TASK BRIEF: Reproduce each of the items below word for word, keeping every line in its original order.
┌──
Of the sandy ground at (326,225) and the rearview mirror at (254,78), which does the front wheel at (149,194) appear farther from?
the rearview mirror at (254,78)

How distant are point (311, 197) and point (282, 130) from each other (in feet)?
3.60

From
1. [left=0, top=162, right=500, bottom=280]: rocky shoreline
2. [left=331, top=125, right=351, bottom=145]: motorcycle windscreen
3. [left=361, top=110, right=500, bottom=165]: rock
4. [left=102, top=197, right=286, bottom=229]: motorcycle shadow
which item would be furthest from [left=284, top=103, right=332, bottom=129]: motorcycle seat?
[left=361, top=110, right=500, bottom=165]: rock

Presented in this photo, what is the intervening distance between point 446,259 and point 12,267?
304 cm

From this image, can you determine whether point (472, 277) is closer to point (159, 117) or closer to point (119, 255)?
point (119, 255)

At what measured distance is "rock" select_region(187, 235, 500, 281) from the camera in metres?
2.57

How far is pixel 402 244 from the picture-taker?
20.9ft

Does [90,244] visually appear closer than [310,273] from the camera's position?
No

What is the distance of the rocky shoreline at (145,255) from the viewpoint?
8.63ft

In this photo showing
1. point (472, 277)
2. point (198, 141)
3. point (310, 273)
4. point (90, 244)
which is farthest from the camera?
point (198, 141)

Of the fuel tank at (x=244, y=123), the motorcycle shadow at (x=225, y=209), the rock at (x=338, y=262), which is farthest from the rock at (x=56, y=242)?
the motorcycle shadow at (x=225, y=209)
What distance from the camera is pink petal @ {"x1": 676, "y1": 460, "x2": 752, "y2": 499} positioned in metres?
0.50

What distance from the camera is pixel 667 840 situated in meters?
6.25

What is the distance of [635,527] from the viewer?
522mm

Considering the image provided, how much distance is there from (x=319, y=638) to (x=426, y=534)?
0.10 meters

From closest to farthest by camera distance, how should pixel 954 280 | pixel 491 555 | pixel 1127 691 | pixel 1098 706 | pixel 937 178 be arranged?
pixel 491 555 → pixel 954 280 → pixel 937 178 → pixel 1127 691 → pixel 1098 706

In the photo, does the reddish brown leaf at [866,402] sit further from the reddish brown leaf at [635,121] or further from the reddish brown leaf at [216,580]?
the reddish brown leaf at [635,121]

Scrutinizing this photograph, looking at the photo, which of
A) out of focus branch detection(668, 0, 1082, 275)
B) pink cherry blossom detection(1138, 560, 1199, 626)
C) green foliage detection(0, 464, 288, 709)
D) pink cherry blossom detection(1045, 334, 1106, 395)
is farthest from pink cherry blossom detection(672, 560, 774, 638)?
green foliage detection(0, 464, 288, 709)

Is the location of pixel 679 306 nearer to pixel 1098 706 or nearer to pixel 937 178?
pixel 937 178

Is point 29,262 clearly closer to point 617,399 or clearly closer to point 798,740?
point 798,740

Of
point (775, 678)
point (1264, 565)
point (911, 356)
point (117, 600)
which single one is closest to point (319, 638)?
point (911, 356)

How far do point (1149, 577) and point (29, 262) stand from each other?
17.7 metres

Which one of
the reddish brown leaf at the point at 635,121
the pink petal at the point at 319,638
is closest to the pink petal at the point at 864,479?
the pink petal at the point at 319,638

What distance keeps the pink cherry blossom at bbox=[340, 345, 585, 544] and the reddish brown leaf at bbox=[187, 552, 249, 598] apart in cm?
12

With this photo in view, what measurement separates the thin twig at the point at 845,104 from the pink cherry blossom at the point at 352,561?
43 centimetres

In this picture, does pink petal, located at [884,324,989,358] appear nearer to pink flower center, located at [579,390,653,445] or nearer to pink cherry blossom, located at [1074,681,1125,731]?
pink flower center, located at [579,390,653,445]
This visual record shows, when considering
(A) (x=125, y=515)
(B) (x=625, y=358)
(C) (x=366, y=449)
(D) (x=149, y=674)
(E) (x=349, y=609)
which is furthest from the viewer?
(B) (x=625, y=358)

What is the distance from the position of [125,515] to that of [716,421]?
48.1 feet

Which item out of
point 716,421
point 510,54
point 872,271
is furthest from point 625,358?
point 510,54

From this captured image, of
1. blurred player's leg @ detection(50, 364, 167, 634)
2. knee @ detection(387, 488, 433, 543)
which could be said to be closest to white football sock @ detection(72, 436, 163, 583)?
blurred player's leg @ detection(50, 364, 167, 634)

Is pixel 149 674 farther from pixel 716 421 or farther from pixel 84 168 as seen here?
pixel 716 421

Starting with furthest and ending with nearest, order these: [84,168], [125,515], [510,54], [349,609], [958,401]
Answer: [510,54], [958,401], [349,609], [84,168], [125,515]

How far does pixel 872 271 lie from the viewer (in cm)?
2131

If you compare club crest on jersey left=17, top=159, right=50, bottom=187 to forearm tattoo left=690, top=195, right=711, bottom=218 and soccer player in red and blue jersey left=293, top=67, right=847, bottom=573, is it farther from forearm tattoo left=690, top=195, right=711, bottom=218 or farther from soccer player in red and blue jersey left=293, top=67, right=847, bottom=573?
└──
FULL RESPONSE:
Of the sandy ground at (326,225) and the rearview mirror at (254,78), which does the front wheel at (149,194) appear farther from?
the rearview mirror at (254,78)

How distant are point (311, 197) and point (282, 130) from each other (in feet)?
3.60

From
1. [left=0, top=162, right=500, bottom=280]: rocky shoreline
2. [left=331, top=125, right=351, bottom=145]: motorcycle windscreen
3. [left=361, top=110, right=500, bottom=165]: rock
4. [left=102, top=197, right=286, bottom=229]: motorcycle shadow
which item would be furthest from [left=284, top=103, right=332, bottom=129]: motorcycle seat?
[left=361, top=110, right=500, bottom=165]: rock

Presented in this photo, what is the intervening distance between point 446,259 and point 12,267?
304 cm

From this image, can you determine whether point (472, 277) is closer to point (159, 117) or closer to point (119, 255)?
point (119, 255)

At what measured distance is "rock" select_region(187, 235, 500, 281) from the camera in metres?
2.57

How far is pixel 402 244 from the picture-taker?
20.9ft

Does [90,244] visually appear closer than [310,273] from the camera's position?
No

What is the distance of the rocky shoreline at (145,255) from the viewpoint?
8.63ft

In this photo showing
1. point (472, 277)
2. point (198, 141)
3. point (310, 273)
4. point (90, 244)
which is farthest from the camera?
point (198, 141)

Of the fuel tank at (x=244, y=123), the motorcycle shadow at (x=225, y=209), the rock at (x=338, y=262), which is farthest from the rock at (x=56, y=242)?
the motorcycle shadow at (x=225, y=209)
What distance from the camera is pink petal @ {"x1": 676, "y1": 460, "x2": 752, "y2": 499} positioned in metres?
0.50

What distance from the camera is pixel 667 840 situated in meters?
6.25

What is the distance of [635,527] from the viewer?
522mm

Considering the image provided, how much distance is there from (x=319, y=638) to (x=426, y=534)?
0.10 meters

From closest to farthest by camera distance, how should pixel 954 280 | pixel 491 555 | pixel 1127 691 | pixel 1098 706 | pixel 937 178 be arranged?
pixel 491 555 → pixel 954 280 → pixel 937 178 → pixel 1127 691 → pixel 1098 706

In the photo, does the reddish brown leaf at [866,402] sit further from the reddish brown leaf at [635,121] or further from the reddish brown leaf at [216,580]?
the reddish brown leaf at [635,121]

Scrutinizing this photograph, looking at the photo, which of
A) out of focus branch detection(668, 0, 1082, 275)
B) pink cherry blossom detection(1138, 560, 1199, 626)
C) green foliage detection(0, 464, 288, 709)
D) pink cherry blossom detection(1045, 334, 1106, 395)
is farthest from pink cherry blossom detection(672, 560, 774, 638)?
green foliage detection(0, 464, 288, 709)

Is the location of pixel 679 306 nearer to pixel 1098 706 or nearer to pixel 937 178?
pixel 937 178

Is point 29,262 clearly closer to point 617,399 or clearly closer to point 798,740?
point 798,740

Of
point (775, 678)
point (1264, 565)
point (911, 356)
point (117, 600)
which single one is closest to point (319, 638)?
point (911, 356)

How far do point (1149, 577) and point (29, 262) stand from each other?
17.7 metres

Which one of
the reddish brown leaf at the point at 635,121
the pink petal at the point at 319,638
is closest to the pink petal at the point at 864,479?
the pink petal at the point at 319,638

What distance keeps the pink cherry blossom at bbox=[340, 345, 585, 544] and the reddish brown leaf at bbox=[187, 552, 249, 598] apart in cm?
12

With this photo in view, what measurement separates the thin twig at the point at 845,104 from the pink cherry blossom at the point at 352,561?
43 centimetres

In this picture, does pink petal, located at [884,324,989,358] appear nearer to pink flower center, located at [579,390,653,445] or nearer to pink cherry blossom, located at [1074,681,1125,731]?
pink flower center, located at [579,390,653,445]
This visual record shows, when considering
(A) (x=125, y=515)
(B) (x=625, y=358)
(C) (x=366, y=449)
(D) (x=149, y=674)
(E) (x=349, y=609)
which is furthest from the viewer?
(B) (x=625, y=358)

What is the distance from the position of [125,515] to that of [716,421]?
48.1 feet

Which item out of
point 716,421
point 510,54
point 872,271
is furthest from point 625,358?
point 510,54

From this captured image, of
1. blurred player's leg @ detection(50, 364, 167, 634)
2. knee @ detection(387, 488, 433, 543)
which could be said to be closest to white football sock @ detection(72, 436, 163, 583)?
blurred player's leg @ detection(50, 364, 167, 634)

Is pixel 149 674 farther from pixel 716 421 or farther from pixel 84 168 as seen here?
pixel 716 421

Starting with furthest and ending with nearest, order these: [84,168], [125,515], [510,54], [349,609], [958,401]
Answer: [510,54], [958,401], [349,609], [84,168], [125,515]

How far does pixel 872 271 lie from the viewer (in cm)?
2131

If you compare club crest on jersey left=17, top=159, right=50, bottom=187 to forearm tattoo left=690, top=195, right=711, bottom=218 and soccer player in red and blue jersey left=293, top=67, right=847, bottom=573, is it farther from forearm tattoo left=690, top=195, right=711, bottom=218 or farther from soccer player in red and blue jersey left=293, top=67, right=847, bottom=573?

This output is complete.